Short exercise 1: Decide whether each statement agrees with the taxi trip data excerpt, answering yes or no and quoting the deciding words of the text: (a) trip_duration is measured in minutes; (b) the passenger count is a value entered by the driver; (c) the check for missing values finds none.
Short exercise 2: Quote the taxi trip data excerpt from "## $ pickup_datetime" to "40.76394, 40.71997, 40.79321...".
Short exercise 3: According to the taxi trip data excerpt, what does the vendor_id variable contain?

Selected excerpt:
## Start

The data that I worked with is the NYC Taxi and Limousine Commission Trip Record data from kaggle.

train <- read_csv("data_input/train.csv")
train

This dataset has 11 variable:

• id - a unique identifier for each trip
• vendor_id - a code indicating the provider associated with the trip record
• pickup_datetime - date and time when the meter was engaged
• dropoff_datetime - date and time when the meter was disengaged
• passenger_count - the number of passengers in the vehicle (driver entered value)
• pickup_longitude - the longitude where the meter was engaged
• pickup_latitude - the latitude where the meter was engaged
• dropoff_longitude - the longitude where the meter was disengaged
• dropoff_latitude - the latitude where the meter was disengaged
• store_and_fwd_flag - This flag indicates whether the trip record was held in vehicle memory before sending to the vendor because * * the vehicle did not have a connection to the server - Y=store and forward; N=not a store and forward trip
• trip_duration - duration of the trip in seconds

Preprocessing Data

Missing Values

train %>% 
  is.na() %>% 
  colSums()

##                 id          vendor_id    pickup_datetime   dropoff_datetime 
##                  0                  0                  0                  0 
##    passenger_count   pickup_longitude    pickup_latitude  dropoff_longitude 
##                  0                  0                  0                  0 
##   dropoff_latitude store_and_fwd_flag      trip_duration 
##                  0                  0                  0

There is no missing value. After that we need to adjust data type

glimpse(train)

## Rows: 1,458,644
## Columns: 11
## $ id                 <chr> "id2875421", "id2377394", "id3858529", "id350467...
## $ vendor_id          <dbl> 2, 1, 2, 2, 2, 2, 1, 2, 1, 2, 2, 2, 2, 2, 2, 1, ...
## $ pickup_datetime    <dttm> 2016-03-14 17:24:55, 2016-06-12 00:43:35, 2016-...
## $ dropoff_datetime   <dttm> 2016-03-14 17:32:30, 2016-06-12 00:54:38, 2016-...
## $ passenger_count    <dbl> 1, 1, 1, 1, 1, 6, 4, 1, 1, 1, 1, 4, 2, 1, 1, 1, ...
## $ pickup_longitude   <dbl> -73.98215, -73.98042, -73.97903, -74.01004, -73....
## $ pickup_latitude    <dbl> 40.76794, 40.73856, 40.76394, 40.71997, 40.79321...

## End

Data rows:
## Start

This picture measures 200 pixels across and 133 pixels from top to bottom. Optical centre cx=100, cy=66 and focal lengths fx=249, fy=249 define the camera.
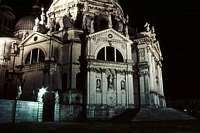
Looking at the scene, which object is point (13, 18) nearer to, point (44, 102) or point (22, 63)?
A: point (22, 63)

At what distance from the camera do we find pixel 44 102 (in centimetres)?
2552

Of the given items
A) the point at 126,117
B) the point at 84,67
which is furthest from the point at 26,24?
the point at 126,117

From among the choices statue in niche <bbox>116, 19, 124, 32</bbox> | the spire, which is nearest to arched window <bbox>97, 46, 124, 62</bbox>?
statue in niche <bbox>116, 19, 124, 32</bbox>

## End

Complete answer 1:
(a) No: "duration of the trip in seconds"
(b) Yes: "(driver entered value)"
(c) Yes: "There is no missing value."

Complete answer 2:
## $ pickup_datetime    <dttm> 2016-03-14 17:24:55, 2016-06-12 00:43:35, 2016-...
## $ dropoff_datetime   <dttm> 2016-03-14 17:32:30, 2016-06-12 00:54:38, 2016-...
## $ passenger_count    <dbl> 1, 1, 1, 1, 1, 6, 4, 1, 1, 1, 1, 4, 2, 1, 1, 1, ...
## $ pickup_longitude   <dbl> -73.98215, -73.98042, -73.97903, -74.01004, -73....
## $ pickup_latitude    <dbl> 40.76794, 40.73856, 40.76394, 40.71997, 40.79321...

Complete answer 3: A code indicating the provider associated with the trip record.